- EXCERPT PROVIDED -
•••

2 The order of the full
court is set aside and replaced with the following:
‘
a The appeal is
upheld.
b The sentences of the
appellants are set aside and the matter is remitted to the
trial court to impose sentence
afresh.’
3 The registrar of the
North West Division of the High Court, Mahikeng is directed to
prioritise the enrolment of the matter.
JUDGMENT
Van
der Merwe JA (
Maya
P and Nicholls AJA
concurring)
[1]
This is yet another appeal that raises the question whether an
appellant’s right to a fair trial was infringed by the
failure
to alert them at the outset of the trial to the applicable provisions
of the Criminal Law Amendment Act 105 of 1997 (Minimum
Sentences
Act). It is appropriate, at the outset, to draw attention to the
duties of courts and prosecutors in this regard set
out in
Ndlovu
v The State
[2017]
ZACC 19
;
2017 (2) SACR 305
(CC) paras 53-58.
[2]
The appeal against sentence arose in the following manner. The first
appellant and the second appellant were charged together
with four
others in the North West Division of the High Court, Mahikeng with
murder (count 1), robbery with aggravating circumstances
(count 2)
and unlawful possession of firearms and ammunition (counts 3 and 4),
respectively. The indictment did not refer to the
Minimum Sentences
Act. Neither did it contain factual allegations that rendered the
Minimum Sentences Act applicable.

•••

Decide whether each statement agrees with the judgment excerpt, answering yes or no and quoting the deciding words of the judgment excerpt: (a) The indictment referred to the Minimum Sentences Act. (b) The matter is sent back to the trial court to impose sentence afresh. (c) The first and second appellants were the only persons charged. Rely only on the judgment excerpt for what follows.

- MATERIAL -
•••

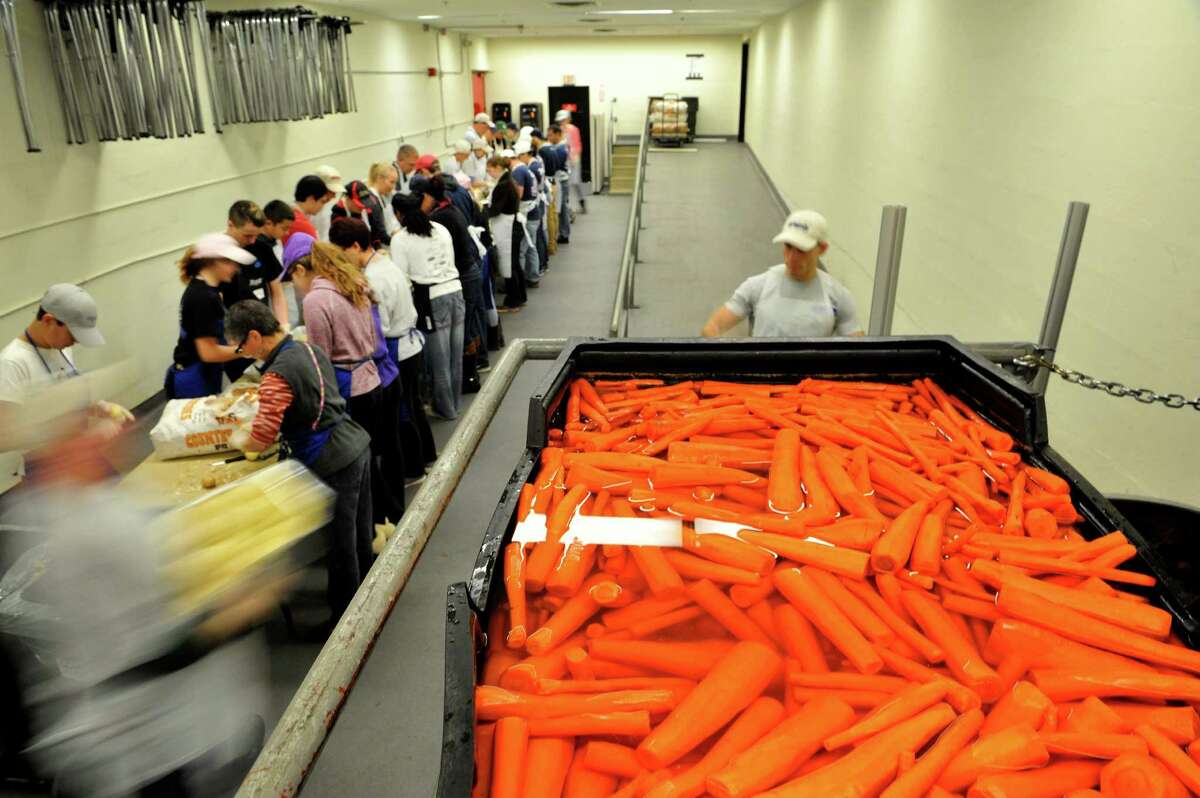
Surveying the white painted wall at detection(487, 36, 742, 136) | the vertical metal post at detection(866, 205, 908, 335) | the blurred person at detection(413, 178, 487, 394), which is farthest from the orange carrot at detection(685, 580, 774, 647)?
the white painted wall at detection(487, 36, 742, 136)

•••

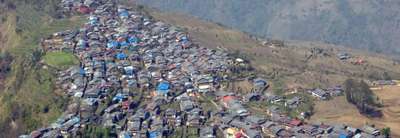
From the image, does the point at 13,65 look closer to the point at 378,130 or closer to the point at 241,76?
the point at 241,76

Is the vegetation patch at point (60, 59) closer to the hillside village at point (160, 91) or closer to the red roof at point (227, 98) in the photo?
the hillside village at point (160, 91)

•••

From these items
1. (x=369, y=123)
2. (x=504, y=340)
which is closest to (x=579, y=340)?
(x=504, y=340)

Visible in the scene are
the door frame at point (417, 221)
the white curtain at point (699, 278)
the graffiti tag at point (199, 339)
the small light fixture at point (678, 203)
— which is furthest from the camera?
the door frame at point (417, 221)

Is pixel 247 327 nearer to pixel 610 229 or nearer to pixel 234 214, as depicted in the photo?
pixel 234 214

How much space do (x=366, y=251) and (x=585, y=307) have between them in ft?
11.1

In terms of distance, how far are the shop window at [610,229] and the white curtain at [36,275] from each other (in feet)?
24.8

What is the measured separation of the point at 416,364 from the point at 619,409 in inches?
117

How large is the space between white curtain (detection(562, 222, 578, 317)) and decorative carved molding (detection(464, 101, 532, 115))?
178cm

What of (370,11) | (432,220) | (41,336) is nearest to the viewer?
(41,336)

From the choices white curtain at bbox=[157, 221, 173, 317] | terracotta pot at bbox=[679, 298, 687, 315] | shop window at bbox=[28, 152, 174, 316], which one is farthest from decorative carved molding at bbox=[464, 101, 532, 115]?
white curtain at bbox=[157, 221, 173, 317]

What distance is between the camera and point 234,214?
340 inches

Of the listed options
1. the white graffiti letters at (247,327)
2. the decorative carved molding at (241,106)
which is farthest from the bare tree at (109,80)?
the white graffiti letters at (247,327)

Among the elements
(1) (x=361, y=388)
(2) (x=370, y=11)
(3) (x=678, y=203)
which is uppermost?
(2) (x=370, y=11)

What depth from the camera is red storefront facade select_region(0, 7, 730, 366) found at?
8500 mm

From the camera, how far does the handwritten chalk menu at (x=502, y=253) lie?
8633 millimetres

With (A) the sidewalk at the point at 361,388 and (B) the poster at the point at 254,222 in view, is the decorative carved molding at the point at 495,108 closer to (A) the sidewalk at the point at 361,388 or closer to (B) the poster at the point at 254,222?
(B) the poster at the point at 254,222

•••

- RESULT FOR THIS EXERCISE -
(a) No: "The indictment did not refer to the Minimum Sentences Act."
(b) Yes: "the matter is remitted to the trial court to impose sentence afresh"
(c) No: "charged together with four others"